INSTRUCTIONS:
a - In the thread about auto dosing liquid carbon, what size hole did ian_m drill in the bottle lid?
b - Rewrite the liquid carbon thread from "here you go." up to and including "ian_m (15 Oct 2018)", changing "here you go" to "try these".

TEXT:
# Auto dosing liquid carbon



## fishbro (14 Oct 2018)

Hi folks. I was wondering if anyone doses liquid carbon on an auto doses? I really want to set mine up this way but my main issue is the smell of liquid carbon! I if I leave the lid off the bottle and just dangle the pump tube in there my room stinks after not too long. 

Would it be an idea to make a container that is airtight but has a check valve in it to allow air in (to replace liquid taken out) but not allow air (the smell) out? I tried finding airtight dosing containers but couldn’t find any that would stop the pong!


----------



## soggybongo (14 Oct 2018)

here you go.

https://www.fishkeeper.co.uk/product/blue-marine-dosing-container

or

https://www.ebay.co.uk/itm/Dosing-C...0-8L-For-Pump-Marine-Coral-Reef-/201065642676


----------



## ian_m (15 Oct 2018)

I autodose liquid carbon, via 1.8mm per minute peristaltic pump. I just drilled a 6mm hole in the lid of an Easycarbo bottle and push the pipe through. As not totally sealed, works fine, no smell of liquid carbon, just works.


----------



## fishbro (15 Oct 2018)

ian_m said:


> I autodose liquid carbon, via 1.8mm per minute peristaltic pump. I just drilled a 6mm hole in the lid of an Easycarbo bottle and push the pipe through. As not totally sealed, works fine, no smell of liquid carbon, just works.

DATA SHOWN:
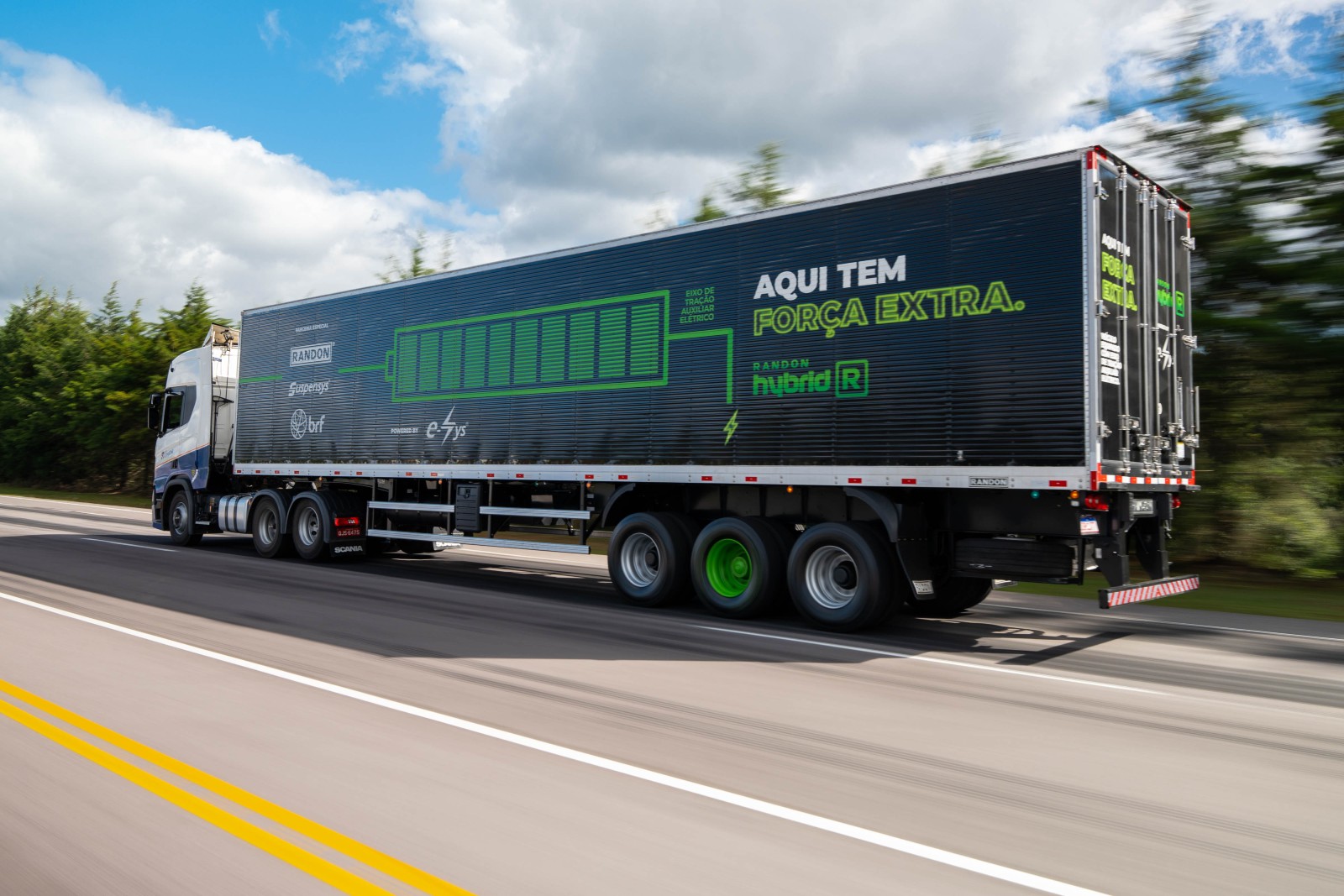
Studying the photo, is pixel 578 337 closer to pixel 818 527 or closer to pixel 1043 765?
pixel 818 527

OUTPUTS:
a - A 6mm hole.

b -
try these.

https://www.fishkeeper.co.uk/product/blue-marine-dosing-container

or

https://www.ebay.co.uk/itm/Dosing-C...0-8L-For-Pump-Marine-Coral-Reef-/201065642676


----------



## ian_m (15 Oct 2018)